PROVIDED DATA
────

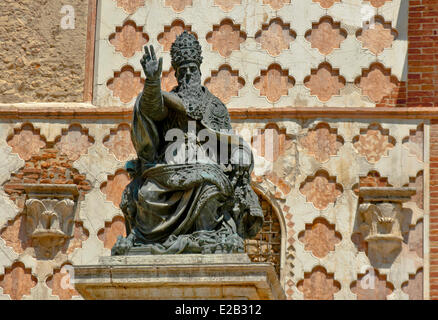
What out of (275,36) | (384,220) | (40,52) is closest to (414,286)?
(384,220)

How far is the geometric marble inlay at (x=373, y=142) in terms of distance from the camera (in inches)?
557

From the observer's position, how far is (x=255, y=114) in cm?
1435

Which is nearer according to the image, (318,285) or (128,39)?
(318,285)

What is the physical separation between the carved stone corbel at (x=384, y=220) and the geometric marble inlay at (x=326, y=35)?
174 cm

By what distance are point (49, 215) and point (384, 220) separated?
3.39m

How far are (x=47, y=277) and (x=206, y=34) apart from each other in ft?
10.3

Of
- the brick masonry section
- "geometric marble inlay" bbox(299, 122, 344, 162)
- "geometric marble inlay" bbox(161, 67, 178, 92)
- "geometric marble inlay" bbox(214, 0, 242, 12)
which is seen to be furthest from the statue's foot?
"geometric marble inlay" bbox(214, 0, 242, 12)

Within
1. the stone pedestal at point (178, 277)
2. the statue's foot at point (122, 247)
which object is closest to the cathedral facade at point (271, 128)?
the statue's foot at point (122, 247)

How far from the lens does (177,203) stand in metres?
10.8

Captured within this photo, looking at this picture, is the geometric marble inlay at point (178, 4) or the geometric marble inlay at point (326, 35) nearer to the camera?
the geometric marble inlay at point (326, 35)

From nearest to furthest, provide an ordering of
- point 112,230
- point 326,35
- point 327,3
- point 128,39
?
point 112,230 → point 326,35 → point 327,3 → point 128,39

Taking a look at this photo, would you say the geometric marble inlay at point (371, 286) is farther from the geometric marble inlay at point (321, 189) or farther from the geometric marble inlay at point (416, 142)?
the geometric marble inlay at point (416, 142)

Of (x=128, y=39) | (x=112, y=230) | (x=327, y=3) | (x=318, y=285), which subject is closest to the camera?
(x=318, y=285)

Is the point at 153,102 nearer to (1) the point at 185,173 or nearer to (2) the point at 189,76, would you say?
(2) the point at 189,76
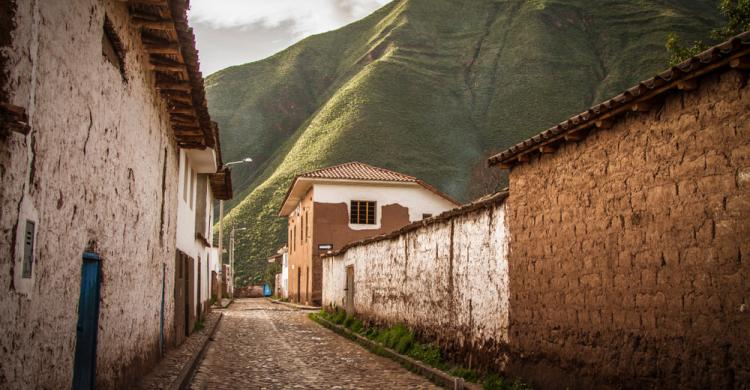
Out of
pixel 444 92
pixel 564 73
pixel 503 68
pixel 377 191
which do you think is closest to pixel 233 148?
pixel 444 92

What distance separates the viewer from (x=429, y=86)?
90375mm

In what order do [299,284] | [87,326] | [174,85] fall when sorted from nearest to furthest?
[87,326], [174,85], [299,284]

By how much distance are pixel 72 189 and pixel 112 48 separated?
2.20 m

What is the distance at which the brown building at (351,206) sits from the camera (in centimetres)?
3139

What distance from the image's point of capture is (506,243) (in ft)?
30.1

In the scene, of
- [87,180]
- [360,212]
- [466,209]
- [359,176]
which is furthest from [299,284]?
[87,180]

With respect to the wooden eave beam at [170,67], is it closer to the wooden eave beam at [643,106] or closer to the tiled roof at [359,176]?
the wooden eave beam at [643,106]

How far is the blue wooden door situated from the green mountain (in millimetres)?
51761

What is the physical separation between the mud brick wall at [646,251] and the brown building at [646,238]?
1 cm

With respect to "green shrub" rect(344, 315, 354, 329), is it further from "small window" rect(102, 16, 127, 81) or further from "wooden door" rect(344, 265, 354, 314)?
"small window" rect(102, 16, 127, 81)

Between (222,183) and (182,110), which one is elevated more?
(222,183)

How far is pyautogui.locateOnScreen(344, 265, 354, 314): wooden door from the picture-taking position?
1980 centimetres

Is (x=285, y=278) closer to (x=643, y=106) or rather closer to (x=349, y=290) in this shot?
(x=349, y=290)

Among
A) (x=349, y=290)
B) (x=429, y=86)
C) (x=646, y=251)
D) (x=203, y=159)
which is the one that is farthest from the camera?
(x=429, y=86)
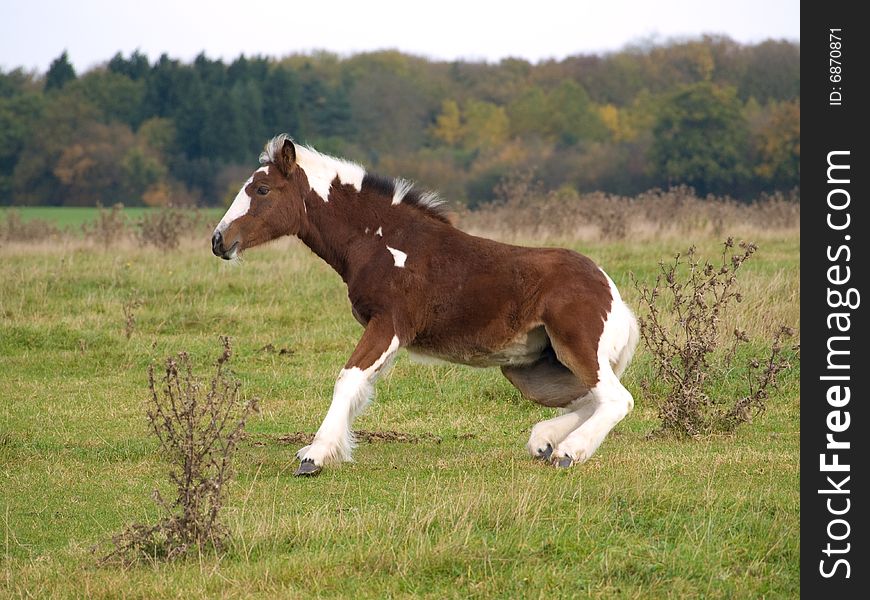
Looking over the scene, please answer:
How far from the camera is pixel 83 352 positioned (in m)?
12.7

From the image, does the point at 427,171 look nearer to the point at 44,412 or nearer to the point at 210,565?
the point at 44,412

────

DIRECTIONS
Copy every row above word for word, leaving out the pictures.

EXPECTED ANSWER
What out of (275,36) | (384,220) | (40,52) is closest to (414,286)?
(384,220)

How far is the geometric marble inlay at (x=373, y=142) in terms of distance from the camera (in inches)?
557

From the observer's position, how far is (x=255, y=114) in cm?
1435

Which is nearer according to the image, (318,285) or (128,39)?
(318,285)

What is the physical separation between the carved stone corbel at (x=384, y=220) and the geometric marble inlay at (x=326, y=35)?
174 cm

By what distance are point (49, 215) and point (384, 220) separated?
3.39m

How far are (x=47, y=277) and (x=206, y=34) apart from each other in ft?
10.3

Of
- the brick masonry section
- "geometric marble inlay" bbox(299, 122, 344, 162)
- "geometric marble inlay" bbox(161, 67, 178, 92)
- "geometric marble inlay" bbox(214, 0, 242, 12)
which is seen to be furthest from the statue's foot?
"geometric marble inlay" bbox(214, 0, 242, 12)

Within
1. the stone pedestal at point (178, 277)
2. the statue's foot at point (122, 247)
which object is closest to the cathedral facade at point (271, 128)?
the statue's foot at point (122, 247)

How far from the lens does (177,203) stand in metres?
10.8

Captured within this photo, looking at this picture, is the geometric marble inlay at point (178, 4) or the geometric marble inlay at point (326, 35) nearer to the camera?
the geometric marble inlay at point (326, 35)

From nearest to furthest, provide an ordering of
- point 112,230
- point 326,35
- point 327,3
- point 128,39
?
point 112,230 → point 326,35 → point 327,3 → point 128,39

Taking a look at this photo, would you say the geometric marble inlay at point (371, 286) is farther from the geometric marble inlay at point (321, 189) or farther from the geometric marble inlay at point (416, 142)?
the geometric marble inlay at point (416, 142)

Of (x=128, y=39) | (x=112, y=230) | (x=327, y=3) | (x=318, y=285), which subject is closest to the camera?
(x=318, y=285)

Is the point at 153,102 nearer to (1) the point at 185,173 or nearer to (2) the point at 189,76, would you say?
(2) the point at 189,76
Out of
pixel 444 92
pixel 564 73
pixel 503 68
pixel 377 191
which do you think is closest to pixel 233 148?
pixel 444 92

What distance separates the viewer from (x=429, y=86)?
90375mm

In what order do [299,284] | [87,326] | [174,85] fall when sorted from nearest to furthest?
[87,326], [174,85], [299,284]

By how much distance are pixel 72 189 and pixel 112 48 separated?
2.20 m

What is the distance at which the brown building at (351,206) sits from the camera (in centimetres)?
3139

What distance from the image's point of capture is (506,243) (in ft)?
30.1

In the scene, of
- [87,180]
- [360,212]
- [466,209]
- [359,176]
which is furthest from [299,284]?
[87,180]

With respect to the wooden eave beam at [170,67], is it closer to the wooden eave beam at [643,106] or closer to the tiled roof at [359,176]?
the wooden eave beam at [643,106]

How far is the blue wooden door situated from the green mountain (in millimetres)?
51761

What is the physical separation between the mud brick wall at [646,251] and the brown building at [646,238]?
1 cm

With respect to "green shrub" rect(344, 315, 354, 329), is it further from "small window" rect(102, 16, 127, 81) or further from "wooden door" rect(344, 265, 354, 314)?
"small window" rect(102, 16, 127, 81)

Between (222,183) and (182,110), which one is elevated more?
(222,183)

How far is pyautogui.locateOnScreen(344, 265, 354, 314): wooden door from the picture-taking position?
1980 centimetres

Is (x=285, y=278) closer to (x=643, y=106) or rather closer to (x=349, y=290) in this shot?
(x=349, y=290)

Among
A) (x=349, y=290)
B) (x=429, y=86)
C) (x=646, y=251)
D) (x=203, y=159)
which is the one that is farthest from the camera?
(x=429, y=86)
Looking over the scene, please answer:
How far from the camera is pixel 83 352 positioned (in m)?
12.7

From the image, does the point at 427,171 look nearer to the point at 44,412 or nearer to the point at 210,565?
the point at 44,412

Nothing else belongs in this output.